Лермонтов, ехавший между Монго и Сашей Долгоруковым, улыбнулся и тоже махнул рукой.
— И чего радуются, ослы? — недовольно проговорил Монго. — Небось думают, что их там ждёт забава...
Дорогу снова преградил лес. Он двумя клиньями подходил к ней с обеих сторон, а Валерик, протекавший по самой его опушке в глубоких, совершенно отвесных берегах, пересекал дорогу почти строго перпендикулярно. На левом берегу, где должны были находиться главные силы неприятеля, поднимался невысокий, но крутой и густо заросший холм, который, как предполагал генерал Галафеев, мог быть сильно укреплён при помощи завалов и волчьих ям, на которые горцы были большие мастера.

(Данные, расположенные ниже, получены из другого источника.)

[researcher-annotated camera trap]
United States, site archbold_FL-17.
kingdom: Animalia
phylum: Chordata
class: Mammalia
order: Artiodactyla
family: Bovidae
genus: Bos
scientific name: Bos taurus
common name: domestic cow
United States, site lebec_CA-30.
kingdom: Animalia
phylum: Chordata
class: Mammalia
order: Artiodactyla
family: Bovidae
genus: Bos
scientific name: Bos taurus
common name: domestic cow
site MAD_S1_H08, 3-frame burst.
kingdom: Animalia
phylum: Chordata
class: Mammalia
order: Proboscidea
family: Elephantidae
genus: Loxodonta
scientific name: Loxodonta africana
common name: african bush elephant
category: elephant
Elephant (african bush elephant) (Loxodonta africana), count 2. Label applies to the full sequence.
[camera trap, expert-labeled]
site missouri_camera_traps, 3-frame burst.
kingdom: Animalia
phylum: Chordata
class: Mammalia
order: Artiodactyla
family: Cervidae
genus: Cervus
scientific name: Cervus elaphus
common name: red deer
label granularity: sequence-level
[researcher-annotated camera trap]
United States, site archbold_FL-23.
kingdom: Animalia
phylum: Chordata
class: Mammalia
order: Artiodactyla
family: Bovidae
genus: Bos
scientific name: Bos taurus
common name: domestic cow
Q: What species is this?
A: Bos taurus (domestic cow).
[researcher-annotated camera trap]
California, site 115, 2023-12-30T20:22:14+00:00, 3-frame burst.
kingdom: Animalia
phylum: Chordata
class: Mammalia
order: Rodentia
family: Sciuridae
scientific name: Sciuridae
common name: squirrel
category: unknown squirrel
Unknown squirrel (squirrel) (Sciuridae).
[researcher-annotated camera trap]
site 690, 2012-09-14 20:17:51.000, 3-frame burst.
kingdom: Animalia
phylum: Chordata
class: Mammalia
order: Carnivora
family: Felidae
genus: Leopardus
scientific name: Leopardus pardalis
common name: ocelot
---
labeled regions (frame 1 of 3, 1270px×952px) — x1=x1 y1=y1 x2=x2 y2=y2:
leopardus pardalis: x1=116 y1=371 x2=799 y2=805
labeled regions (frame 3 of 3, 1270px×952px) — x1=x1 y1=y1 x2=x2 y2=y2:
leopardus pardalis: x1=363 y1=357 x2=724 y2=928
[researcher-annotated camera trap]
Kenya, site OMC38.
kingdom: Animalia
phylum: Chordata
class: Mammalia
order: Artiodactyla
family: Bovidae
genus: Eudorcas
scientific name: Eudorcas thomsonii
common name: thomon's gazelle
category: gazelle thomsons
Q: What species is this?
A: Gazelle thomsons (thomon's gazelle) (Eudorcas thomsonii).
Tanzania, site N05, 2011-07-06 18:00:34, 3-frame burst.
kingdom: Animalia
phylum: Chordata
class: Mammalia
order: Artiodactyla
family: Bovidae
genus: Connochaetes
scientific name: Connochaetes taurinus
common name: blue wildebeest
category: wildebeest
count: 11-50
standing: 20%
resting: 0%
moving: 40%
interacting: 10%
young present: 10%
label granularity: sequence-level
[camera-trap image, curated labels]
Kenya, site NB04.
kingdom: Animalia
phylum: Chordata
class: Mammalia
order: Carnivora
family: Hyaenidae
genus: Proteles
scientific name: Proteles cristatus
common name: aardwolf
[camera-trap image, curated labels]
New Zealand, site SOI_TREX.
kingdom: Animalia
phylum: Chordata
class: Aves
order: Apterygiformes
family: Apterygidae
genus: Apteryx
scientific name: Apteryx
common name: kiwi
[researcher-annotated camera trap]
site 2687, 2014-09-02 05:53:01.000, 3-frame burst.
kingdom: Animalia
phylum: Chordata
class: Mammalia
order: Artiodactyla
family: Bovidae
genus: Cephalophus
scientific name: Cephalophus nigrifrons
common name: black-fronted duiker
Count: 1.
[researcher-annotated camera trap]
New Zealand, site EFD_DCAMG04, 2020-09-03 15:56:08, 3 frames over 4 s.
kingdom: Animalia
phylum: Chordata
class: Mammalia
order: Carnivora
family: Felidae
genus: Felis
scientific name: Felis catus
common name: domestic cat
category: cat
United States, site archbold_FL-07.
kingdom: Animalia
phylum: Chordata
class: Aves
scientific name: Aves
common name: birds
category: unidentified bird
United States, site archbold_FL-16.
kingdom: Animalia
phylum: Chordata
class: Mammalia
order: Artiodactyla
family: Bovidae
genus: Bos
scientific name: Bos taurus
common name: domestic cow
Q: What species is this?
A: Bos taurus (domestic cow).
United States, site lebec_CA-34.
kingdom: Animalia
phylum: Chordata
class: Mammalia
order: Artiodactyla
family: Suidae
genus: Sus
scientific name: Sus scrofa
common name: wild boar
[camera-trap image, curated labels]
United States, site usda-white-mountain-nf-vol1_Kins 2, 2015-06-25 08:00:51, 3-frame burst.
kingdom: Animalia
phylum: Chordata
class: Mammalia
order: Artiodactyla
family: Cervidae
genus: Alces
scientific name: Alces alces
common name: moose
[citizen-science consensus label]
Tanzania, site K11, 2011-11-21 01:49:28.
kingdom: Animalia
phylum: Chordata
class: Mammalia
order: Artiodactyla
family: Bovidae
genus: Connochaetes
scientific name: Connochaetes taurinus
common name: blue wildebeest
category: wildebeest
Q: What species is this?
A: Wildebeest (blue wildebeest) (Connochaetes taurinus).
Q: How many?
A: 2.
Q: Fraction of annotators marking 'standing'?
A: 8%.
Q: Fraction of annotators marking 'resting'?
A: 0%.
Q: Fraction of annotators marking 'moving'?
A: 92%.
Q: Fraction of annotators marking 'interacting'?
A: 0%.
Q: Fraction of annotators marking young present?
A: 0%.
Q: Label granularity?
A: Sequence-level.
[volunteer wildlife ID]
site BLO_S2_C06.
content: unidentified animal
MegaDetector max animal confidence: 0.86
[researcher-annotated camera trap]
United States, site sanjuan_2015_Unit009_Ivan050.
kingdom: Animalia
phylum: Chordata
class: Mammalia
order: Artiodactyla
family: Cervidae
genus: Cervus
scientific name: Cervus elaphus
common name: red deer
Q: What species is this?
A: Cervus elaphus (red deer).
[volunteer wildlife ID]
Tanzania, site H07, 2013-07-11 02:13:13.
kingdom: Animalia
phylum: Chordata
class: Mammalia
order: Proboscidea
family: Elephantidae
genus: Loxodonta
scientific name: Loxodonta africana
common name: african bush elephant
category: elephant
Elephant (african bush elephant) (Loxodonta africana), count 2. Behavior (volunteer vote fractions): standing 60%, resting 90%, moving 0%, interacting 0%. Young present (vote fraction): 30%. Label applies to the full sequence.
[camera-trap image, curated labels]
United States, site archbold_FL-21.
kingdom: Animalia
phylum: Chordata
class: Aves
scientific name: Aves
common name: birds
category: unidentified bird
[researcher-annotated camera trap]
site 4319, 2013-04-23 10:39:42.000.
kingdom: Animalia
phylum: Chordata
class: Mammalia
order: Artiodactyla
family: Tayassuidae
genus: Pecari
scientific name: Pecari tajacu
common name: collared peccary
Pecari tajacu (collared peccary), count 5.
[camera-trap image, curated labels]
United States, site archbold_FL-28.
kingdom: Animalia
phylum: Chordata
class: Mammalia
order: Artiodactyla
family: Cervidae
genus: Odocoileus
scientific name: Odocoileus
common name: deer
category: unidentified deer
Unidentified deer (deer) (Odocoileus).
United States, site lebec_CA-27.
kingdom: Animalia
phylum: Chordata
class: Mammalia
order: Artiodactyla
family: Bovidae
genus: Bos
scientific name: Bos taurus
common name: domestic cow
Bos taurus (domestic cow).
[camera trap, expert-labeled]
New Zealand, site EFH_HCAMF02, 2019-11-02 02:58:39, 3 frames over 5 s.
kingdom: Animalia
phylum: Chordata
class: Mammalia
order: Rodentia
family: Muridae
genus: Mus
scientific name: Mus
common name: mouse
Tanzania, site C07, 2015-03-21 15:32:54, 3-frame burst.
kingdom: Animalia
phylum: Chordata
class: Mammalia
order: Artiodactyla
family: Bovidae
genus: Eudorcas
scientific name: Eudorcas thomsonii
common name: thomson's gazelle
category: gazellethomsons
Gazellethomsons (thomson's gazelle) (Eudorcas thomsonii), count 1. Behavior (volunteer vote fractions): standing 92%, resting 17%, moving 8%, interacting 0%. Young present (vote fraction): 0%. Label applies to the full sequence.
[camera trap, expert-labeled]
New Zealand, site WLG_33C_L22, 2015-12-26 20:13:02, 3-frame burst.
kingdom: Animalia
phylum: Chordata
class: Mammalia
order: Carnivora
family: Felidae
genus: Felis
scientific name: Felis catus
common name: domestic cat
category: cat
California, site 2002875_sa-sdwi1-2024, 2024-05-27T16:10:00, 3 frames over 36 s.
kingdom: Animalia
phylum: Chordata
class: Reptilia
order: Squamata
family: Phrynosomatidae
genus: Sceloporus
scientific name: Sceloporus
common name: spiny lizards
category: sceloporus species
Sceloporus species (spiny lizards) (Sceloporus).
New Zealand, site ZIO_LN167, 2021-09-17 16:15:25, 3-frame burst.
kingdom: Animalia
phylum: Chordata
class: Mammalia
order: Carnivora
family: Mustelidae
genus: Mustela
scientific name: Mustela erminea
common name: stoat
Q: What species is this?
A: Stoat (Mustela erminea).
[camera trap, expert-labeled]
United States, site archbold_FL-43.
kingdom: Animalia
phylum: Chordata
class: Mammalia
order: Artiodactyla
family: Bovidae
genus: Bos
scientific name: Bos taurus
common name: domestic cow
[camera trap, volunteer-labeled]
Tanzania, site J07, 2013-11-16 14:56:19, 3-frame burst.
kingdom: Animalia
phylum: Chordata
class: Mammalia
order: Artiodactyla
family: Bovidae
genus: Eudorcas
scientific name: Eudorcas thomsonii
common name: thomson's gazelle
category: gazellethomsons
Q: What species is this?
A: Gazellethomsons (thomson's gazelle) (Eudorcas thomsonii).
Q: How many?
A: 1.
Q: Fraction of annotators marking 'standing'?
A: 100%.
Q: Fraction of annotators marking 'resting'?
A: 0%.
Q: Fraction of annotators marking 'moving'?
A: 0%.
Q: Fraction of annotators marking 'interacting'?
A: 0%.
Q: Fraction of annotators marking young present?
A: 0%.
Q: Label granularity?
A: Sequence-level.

Генерал, ехавший и без того медленно, остановился совсем и подозвал к себе офицеров своей свиты.
— Ну-ка, молодцы, послушайте, что я скажу!.. Ты, красносёл (генерал указал нагайкой на Лермонтова), поезжай к Фрейтагу и прикажи ему занять лес, чтобы чеченцы не мешали огнём форсированию реки, а всем прочим приказываю отправиться туда же и оставаться в распоряжении Фрейтага до конца боя... Ступайте!..
Он снова тронул лошадь и, не взглянув больше на офицеров, медленно поехал вперёд. С ним остались Россильон с Чернявским да несколько вестовых казаков.
Фрейтага, находившегося с несколькими офицерами на обочине дороги, на расстоянии нескольких сот саженей впереди генеральской свиты, отыскали сразу же.
Выслушав приказ Галафеева, он послал первые полубатальоны куринцев занять лес справа от дороги, а вторые — слева от дороги.
К правой колонне, которой командовал майор Пулло, Фрейтаг прикомандировал Сашу Долгорукова и Карла Ламберта; к левой, где командовал майор Витторт, — Сержа Трубецкого и Митеньку Фредерикса. Монго, как и Лермонтов, остался свободным в передвижениях.
Лермонтов и Монго, стоя рядом с Фрейтагом, видели, как пехота углубилась в лес, но выстрелов не было. Потом они увидели, как солдаты двумя потоками, сливавшимися на дороге, выходили из лесу и беглым шагом, держа ружья наперевес, двигались в сторону Валерика.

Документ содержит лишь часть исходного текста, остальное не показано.